> _Recorded data_
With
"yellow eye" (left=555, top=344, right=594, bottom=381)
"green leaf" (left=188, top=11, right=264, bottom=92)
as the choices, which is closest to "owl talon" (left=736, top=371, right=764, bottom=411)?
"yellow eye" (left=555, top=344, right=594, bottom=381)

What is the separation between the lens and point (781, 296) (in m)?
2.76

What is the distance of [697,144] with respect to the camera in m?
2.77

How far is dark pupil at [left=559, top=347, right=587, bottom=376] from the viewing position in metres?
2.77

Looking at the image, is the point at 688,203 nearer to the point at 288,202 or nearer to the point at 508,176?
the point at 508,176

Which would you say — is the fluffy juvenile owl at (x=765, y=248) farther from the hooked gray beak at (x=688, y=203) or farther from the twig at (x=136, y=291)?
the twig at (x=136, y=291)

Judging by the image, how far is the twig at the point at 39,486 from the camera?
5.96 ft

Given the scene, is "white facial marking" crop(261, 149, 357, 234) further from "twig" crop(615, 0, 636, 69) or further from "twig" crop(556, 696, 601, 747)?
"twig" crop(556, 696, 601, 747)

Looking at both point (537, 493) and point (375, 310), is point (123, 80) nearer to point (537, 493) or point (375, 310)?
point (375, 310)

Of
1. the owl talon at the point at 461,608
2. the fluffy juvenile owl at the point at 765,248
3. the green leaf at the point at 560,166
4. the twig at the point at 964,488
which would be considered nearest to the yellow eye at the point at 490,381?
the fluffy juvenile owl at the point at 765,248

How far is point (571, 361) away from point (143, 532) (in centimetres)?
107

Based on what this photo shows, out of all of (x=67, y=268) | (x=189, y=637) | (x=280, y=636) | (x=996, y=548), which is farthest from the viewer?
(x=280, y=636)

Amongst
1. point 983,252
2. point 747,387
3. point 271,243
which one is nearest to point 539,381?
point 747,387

> _Job_
Rewrite all the entries above, changing "green leaf" to "green frond" wherever it occurs and leaving everything else the same.

> _Output below_
With
"yellow eye" (left=555, top=344, right=594, bottom=381)
"green frond" (left=188, top=11, right=264, bottom=92)
as the choices, which is closest to "owl talon" (left=736, top=371, right=764, bottom=411)?
"yellow eye" (left=555, top=344, right=594, bottom=381)

What is the separation between the lens and point (781, 296) (in m)?
2.76

What is the distance of [697,144] with respect to the camera in m?
2.77

How far is dark pupil at [left=559, top=347, right=587, bottom=376] from the viewing position in metres?
2.77

Looking at the image, is the point at 688,203 nearer to the point at 288,202 or nearer to the point at 508,176?
the point at 508,176

Which would you say — is the fluffy juvenile owl at (x=765, y=248) farther from the hooked gray beak at (x=688, y=203) or farther from the twig at (x=136, y=291)?
the twig at (x=136, y=291)

Judging by the image, how far is the twig at the point at 39,486 from the camera?
5.96 ft

Given the scene, is "white facial marking" crop(261, 149, 357, 234) further from "twig" crop(615, 0, 636, 69) or further from "twig" crop(556, 696, 601, 747)?
"twig" crop(556, 696, 601, 747)

Looking at both point (537, 493) and point (375, 310), is point (123, 80) nearer to point (537, 493) or point (375, 310)?
point (375, 310)

Of
1. the owl talon at the point at 461,608
2. the fluffy juvenile owl at the point at 765,248
3. the green frond at the point at 560,166
4. the twig at the point at 964,488
which would be considered nearest to the yellow eye at the point at 490,381?
the fluffy juvenile owl at the point at 765,248

How far is point (571, 361) away from point (143, 532) (in centimetres)?
107

Based on what this photo shows, out of all of (x=67, y=268) | (x=189, y=637) | (x=280, y=636) | (x=996, y=548), which is farthest from the viewer?
(x=280, y=636)

Amongst
1. point 983,252
2. point 747,387
3. point 271,243
which one is nearest to point 539,381?
point 747,387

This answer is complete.